Hoofd entertainment en popcultuur

Cotton Club nachtclub, New York City, New York, Verenigde Staten

Cotton Club nachtclub, New York City, New York, Verenigde Staten
Cotton Club nachtclub, New York City, New York, Verenigde Staten

Video: Swingin Harlem Teaser - New York Round Midnight 2024, September

Video: Swingin Harlem Teaser - New York Round Midnight 2024, September
Anonim

Cotton Club, legendarische uitgaansgelegenheid in het Harlem-district van New York City met jarenlang prominente zwarte entertainers die optraden voor een wit publiek. De club diende als springplank naar roem voor Duke Ellington, Cab Calloway en vele anderen.

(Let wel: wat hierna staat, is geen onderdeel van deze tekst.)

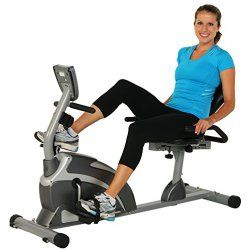 Top 3 Best Recumbent Bike For Seniors Compare Now Recumbent Bike Workout Best Exercise Bike Biking Workout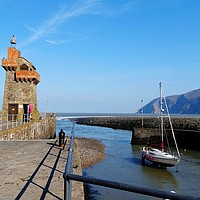 Buy canvas prints of         Lynmouth Harbour            by Jane Metters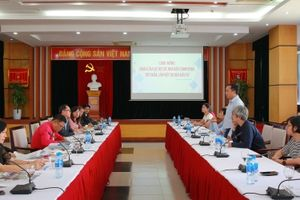Đoàn Câu lạc bộ các nhà báo Campuchia thăm, làm việc tại Báo Đầu tư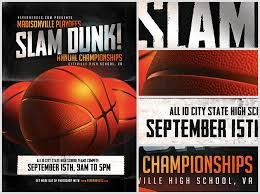 slam dunk flyer template 2 jpg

Jack Johnson, de eerste Afro-Amerikaanse bokskampioen, opende in 1920 Club Deluxe, een nachtclub met 400 zitplaatsen op de hoek van 142nd Street en Lenox Avenue. In 1922 werd de club overgenomen door Owen ("Owney") Madden, een bekende figuur uit de onderwereld van Manhattan. Madden doopte de vestiging om tot de Cotton Club, beperkte het publiek tot blanke gasten, herwerkte het interieur volledig en veranderde de club in het populairste cabaret in Harlem. De nieuwe club met 700 zitplaatsen bood een stimulerende omgeving voor de nachtelijke revues door een gerenommeerde koorlijn. Wekelijkse radio-uitzendingen verspreiden de bekendheid van de club en haar muzikanten onder een nationaal publiek.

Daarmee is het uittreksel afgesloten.